# EXCERPTED DATA

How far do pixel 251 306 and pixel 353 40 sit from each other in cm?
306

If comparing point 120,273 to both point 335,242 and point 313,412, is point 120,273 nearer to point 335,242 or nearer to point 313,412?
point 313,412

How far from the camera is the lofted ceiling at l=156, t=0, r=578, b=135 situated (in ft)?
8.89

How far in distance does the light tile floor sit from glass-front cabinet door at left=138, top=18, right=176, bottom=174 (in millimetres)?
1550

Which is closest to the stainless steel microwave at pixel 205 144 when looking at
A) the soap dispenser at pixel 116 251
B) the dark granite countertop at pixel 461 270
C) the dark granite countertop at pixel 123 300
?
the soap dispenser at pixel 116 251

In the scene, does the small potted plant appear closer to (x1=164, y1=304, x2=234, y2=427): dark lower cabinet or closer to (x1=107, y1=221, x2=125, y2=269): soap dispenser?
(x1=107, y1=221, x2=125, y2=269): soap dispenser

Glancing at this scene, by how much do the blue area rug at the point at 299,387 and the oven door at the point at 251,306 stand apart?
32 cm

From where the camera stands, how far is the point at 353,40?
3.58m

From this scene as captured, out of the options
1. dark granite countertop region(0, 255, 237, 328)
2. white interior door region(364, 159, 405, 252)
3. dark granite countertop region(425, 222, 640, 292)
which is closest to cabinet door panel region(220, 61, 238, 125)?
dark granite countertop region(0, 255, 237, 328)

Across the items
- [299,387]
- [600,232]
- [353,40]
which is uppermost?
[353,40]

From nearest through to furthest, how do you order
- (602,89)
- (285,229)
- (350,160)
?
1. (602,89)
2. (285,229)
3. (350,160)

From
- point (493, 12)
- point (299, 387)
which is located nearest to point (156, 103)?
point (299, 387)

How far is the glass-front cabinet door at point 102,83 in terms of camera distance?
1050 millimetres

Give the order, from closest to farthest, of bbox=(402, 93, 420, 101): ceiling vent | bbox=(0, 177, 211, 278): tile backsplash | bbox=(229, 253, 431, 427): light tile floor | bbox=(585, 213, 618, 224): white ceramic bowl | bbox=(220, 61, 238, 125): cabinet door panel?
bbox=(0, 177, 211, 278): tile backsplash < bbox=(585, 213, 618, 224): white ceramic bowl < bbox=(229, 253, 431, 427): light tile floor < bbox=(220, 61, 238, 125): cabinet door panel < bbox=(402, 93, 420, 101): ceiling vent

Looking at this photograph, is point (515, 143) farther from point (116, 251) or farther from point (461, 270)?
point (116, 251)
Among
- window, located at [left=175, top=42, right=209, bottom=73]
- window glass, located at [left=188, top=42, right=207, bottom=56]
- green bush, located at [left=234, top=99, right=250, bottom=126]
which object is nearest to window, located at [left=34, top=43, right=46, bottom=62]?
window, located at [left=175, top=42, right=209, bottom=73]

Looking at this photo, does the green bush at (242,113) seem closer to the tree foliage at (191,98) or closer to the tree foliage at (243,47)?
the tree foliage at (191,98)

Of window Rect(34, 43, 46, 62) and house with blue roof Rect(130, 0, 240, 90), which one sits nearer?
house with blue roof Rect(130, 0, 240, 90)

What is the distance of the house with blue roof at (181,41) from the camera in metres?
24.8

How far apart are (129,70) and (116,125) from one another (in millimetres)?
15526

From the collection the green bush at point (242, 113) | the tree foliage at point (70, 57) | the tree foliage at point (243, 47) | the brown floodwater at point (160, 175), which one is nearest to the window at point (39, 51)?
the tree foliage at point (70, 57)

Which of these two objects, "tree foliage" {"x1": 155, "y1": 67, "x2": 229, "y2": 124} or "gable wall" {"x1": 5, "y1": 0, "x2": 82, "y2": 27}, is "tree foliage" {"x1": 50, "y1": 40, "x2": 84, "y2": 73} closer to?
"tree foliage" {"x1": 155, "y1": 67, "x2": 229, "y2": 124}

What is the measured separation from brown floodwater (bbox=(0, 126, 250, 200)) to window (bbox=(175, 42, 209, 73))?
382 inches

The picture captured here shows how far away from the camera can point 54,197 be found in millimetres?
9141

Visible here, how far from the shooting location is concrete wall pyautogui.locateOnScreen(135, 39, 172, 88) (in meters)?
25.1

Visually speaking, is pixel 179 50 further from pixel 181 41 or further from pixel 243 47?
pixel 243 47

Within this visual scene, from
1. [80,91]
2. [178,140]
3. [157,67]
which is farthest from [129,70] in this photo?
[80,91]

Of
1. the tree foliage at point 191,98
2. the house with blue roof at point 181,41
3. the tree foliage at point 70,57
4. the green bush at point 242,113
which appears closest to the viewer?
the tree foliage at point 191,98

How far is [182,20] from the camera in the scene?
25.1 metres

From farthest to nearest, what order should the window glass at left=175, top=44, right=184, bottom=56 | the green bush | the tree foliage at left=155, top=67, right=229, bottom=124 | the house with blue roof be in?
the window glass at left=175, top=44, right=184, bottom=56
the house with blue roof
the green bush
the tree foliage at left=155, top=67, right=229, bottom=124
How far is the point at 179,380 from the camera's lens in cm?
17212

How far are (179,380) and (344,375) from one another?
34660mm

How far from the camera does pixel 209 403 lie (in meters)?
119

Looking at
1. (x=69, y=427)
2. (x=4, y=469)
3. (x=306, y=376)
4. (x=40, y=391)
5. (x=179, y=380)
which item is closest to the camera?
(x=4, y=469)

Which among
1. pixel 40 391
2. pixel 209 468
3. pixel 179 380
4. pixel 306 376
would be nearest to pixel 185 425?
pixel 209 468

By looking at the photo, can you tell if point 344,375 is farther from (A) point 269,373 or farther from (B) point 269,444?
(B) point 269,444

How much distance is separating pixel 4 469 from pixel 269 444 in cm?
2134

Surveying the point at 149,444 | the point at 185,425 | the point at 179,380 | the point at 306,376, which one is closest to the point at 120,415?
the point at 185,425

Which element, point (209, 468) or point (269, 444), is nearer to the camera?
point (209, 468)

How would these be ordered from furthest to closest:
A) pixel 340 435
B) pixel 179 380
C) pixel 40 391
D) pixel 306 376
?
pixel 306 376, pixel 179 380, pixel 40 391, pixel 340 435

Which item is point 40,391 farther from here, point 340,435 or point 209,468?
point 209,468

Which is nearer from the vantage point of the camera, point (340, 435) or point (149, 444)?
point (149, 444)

# WHAT YOU WILL DO
Copy all of the lines above verbatim, with nothing added, dropped, or reordered.

# THE REPLY
How far do pixel 251 306 and pixel 353 40 sit from each other in cm?
306

If comparing point 120,273 to both point 335,242 and point 313,412, is point 120,273 nearer to point 335,242 or nearer to point 313,412?
point 313,412

How far from the camera is the lofted ceiling at l=156, t=0, r=578, b=135 situated (in ft)?
8.89

How far in distance does the light tile floor sit from glass-front cabinet door at left=138, top=18, right=176, bottom=174 (in millimetres)?
1550

Which is closest to the stainless steel microwave at pixel 205 144 when looking at
A) the soap dispenser at pixel 116 251
B) the dark granite countertop at pixel 461 270
C) the dark granite countertop at pixel 123 300
?
the soap dispenser at pixel 116 251

In the scene, does the small potted plant appear closer to (x1=164, y1=304, x2=234, y2=427): dark lower cabinet or closer to (x1=107, y1=221, x2=125, y2=269): soap dispenser?
(x1=107, y1=221, x2=125, y2=269): soap dispenser

Glancing at this scene, by how much do the blue area rug at the point at 299,387 and the oven door at the point at 251,306 stand apart?
32 cm

From where the camera stands, how far is the point at 353,40?
3.58m

From this scene as captured, out of the options
1. dark granite countertop region(0, 255, 237, 328)
2. white interior door region(364, 159, 405, 252)
3. dark granite countertop region(425, 222, 640, 292)
which is closest to cabinet door panel region(220, 61, 238, 125)?
dark granite countertop region(0, 255, 237, 328)

Across the items
- [299,387]
- [600,232]
- [353,40]
which is uppermost?
[353,40]

From nearest through to furthest, how do you order
- (602,89)
- (285,229)
- (350,160)
?
1. (602,89)
2. (285,229)
3. (350,160)

From
- point (493, 12)
- point (299, 387)
which is located nearest to point (156, 103)?
point (299, 387)

How far is the glass-front cabinet door at point 102,83 in terms of camera distance?
1050 millimetres

Give the order, from closest to farthest, of bbox=(402, 93, 420, 101): ceiling vent | bbox=(0, 177, 211, 278): tile backsplash | bbox=(229, 253, 431, 427): light tile floor | bbox=(585, 213, 618, 224): white ceramic bowl | bbox=(220, 61, 238, 125): cabinet door panel?
bbox=(0, 177, 211, 278): tile backsplash < bbox=(585, 213, 618, 224): white ceramic bowl < bbox=(229, 253, 431, 427): light tile floor < bbox=(220, 61, 238, 125): cabinet door panel < bbox=(402, 93, 420, 101): ceiling vent

Looking at this photograph, is point (515, 143) farther from point (116, 251) or farther from point (461, 270)?
point (116, 251)
Among
- window, located at [left=175, top=42, right=209, bottom=73]
- window glass, located at [left=188, top=42, right=207, bottom=56]
- green bush, located at [left=234, top=99, right=250, bottom=126]
which object is nearest to window, located at [left=34, top=43, right=46, bottom=62]?
window, located at [left=175, top=42, right=209, bottom=73]

Looking at this photo, does the green bush at (242,113) seem closer to the tree foliage at (191,98) or closer to the tree foliage at (243,47)?
the tree foliage at (191,98)

Of window Rect(34, 43, 46, 62) and house with blue roof Rect(130, 0, 240, 90), which one sits nearer?
house with blue roof Rect(130, 0, 240, 90)

What is the distance of the house with blue roof at (181,41) from the camera in metres?
24.8

How far apart are (129,70) and (116,125) from one another (in millimetres)?
15526

From the collection the green bush at point (242, 113) | the tree foliage at point (70, 57) | the tree foliage at point (243, 47) | the brown floodwater at point (160, 175), which one is nearest to the window at point (39, 51)?
the tree foliage at point (70, 57)

Which of these two objects, "tree foliage" {"x1": 155, "y1": 67, "x2": 229, "y2": 124} or "gable wall" {"x1": 5, "y1": 0, "x2": 82, "y2": 27}, is "tree foliage" {"x1": 50, "y1": 40, "x2": 84, "y2": 73} closer to?
"tree foliage" {"x1": 155, "y1": 67, "x2": 229, "y2": 124}

What is the measured separation from brown floodwater (bbox=(0, 126, 250, 200)) to window (bbox=(175, 42, 209, 73))?
382 inches

The picture captured here shows how far away from the camera can point 54,197 be found in millimetres?
9141

Visible here, how far from the shooting location is concrete wall pyautogui.locateOnScreen(135, 39, 172, 88) (in meters)?
25.1

Visually speaking, is pixel 179 50 further from pixel 181 41 or further from pixel 243 47?
pixel 243 47

Within this visual scene, from
1. [80,91]
2. [178,140]
3. [157,67]
which is farthest from [129,70] in this photo?
[80,91]

Of
1. the tree foliage at point 191,98
2. the house with blue roof at point 181,41
3. the tree foliage at point 70,57
4. the green bush at point 242,113
which appears closest to the viewer?
the tree foliage at point 191,98

How far is [182,20] from the camera in the scene?
25.1 metres

From farthest to nearest, what order should the window glass at left=175, top=44, right=184, bottom=56 | the green bush | the tree foliage at left=155, top=67, right=229, bottom=124 | the house with blue roof be in?
the window glass at left=175, top=44, right=184, bottom=56
the house with blue roof
the green bush
the tree foliage at left=155, top=67, right=229, bottom=124
How far is the point at 179,380 from the camera's lens in cm?
17212

How far are (179,380) and (344,375) from one another?
34660mm

How far from the camera does pixel 209 403 lie (in meters)?
119

Looking at
1. (x=69, y=427)
2. (x=4, y=469)
3. (x=306, y=376)
4. (x=40, y=391)
5. (x=179, y=380)
which item is closest to the camera?
(x=4, y=469)

Which among
1. pixel 40 391
2. pixel 209 468
3. pixel 179 380
4. pixel 306 376
would be nearest to pixel 185 425?
pixel 209 468

By looking at the photo, can you tell if point 344,375 is farther from (A) point 269,373 or farther from (B) point 269,444?
(B) point 269,444

How much distance is separating pixel 4 469 from pixel 269 444 in cm?
2134

Surveying the point at 149,444 | the point at 185,425 | the point at 179,380 | the point at 306,376, which one is closest to the point at 120,415?
the point at 185,425

Which element, point (209, 468) or point (269, 444), is nearer to the camera?
point (209, 468)

How would these be ordered from furthest to closest:
A) pixel 340 435
B) pixel 179 380
C) pixel 40 391
D) pixel 306 376
?
pixel 306 376, pixel 179 380, pixel 40 391, pixel 340 435

Which item is point 40,391 farther from here, point 340,435 or point 209,468?
point 209,468

Which is nearer from the vantage point of the camera, point (340, 435) or point (149, 444)?
point (149, 444)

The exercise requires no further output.